The DoE said its officials were also involved in intensive surveying of the lands in areas already known to be illegal dumping sites.
Drilling equipment is now being used to determine how far the contamination extends into the earth.
The massive scale of the illegal dumping operation was first outlined by the Environment Minister Alex Attwood (right) during a visit to Londonderry this month.
Mr Attwood and environmental enforcement officials outlined how the criminal gang or gangs responsible had been contaminating hectare upon hectare of land in the rural Mobouy townland, outside Campsie.
They were speaking as they announced details of Operation Sycamore, the largest investigation into illegal dumping of its kind ever undertaken in Northern Ireland.
It has uncovered a systematic and secret operation stretching back to at least 2009.
Several tracts of land were dug up before hundreds of thousands of tonnes of municipal and household waste was thrown into the void and then covered over with top soil, gravel and sand.

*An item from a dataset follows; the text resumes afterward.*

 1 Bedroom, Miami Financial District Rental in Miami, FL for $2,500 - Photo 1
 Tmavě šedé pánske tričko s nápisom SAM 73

Giving an update on the probe, a DoE spokeswoman said: "Documentary evidence recovered from the illegal landfill is being traced back to its producer/origin currently.
"To date, the investigation has involved the intensive surveying of areas of land used for illegal waste disposal – this has involved the use of drilling equipment to determine the depth of waste infilled, excavation of almost 100 trial pits throughout suspected sites and the construction of large trenches to determine if waste has been infilled throughout the areas concerned.
"All these investigations have been recorded in writing, video and still footage to be able to be used as evidence in court.
"Two individuals have already been arrested in connection with the deposits of waste and have been interviewed under caution on a number of occasions – these individuals have been bailed to return. Once the document tracing has been completed further arrests are anticipated."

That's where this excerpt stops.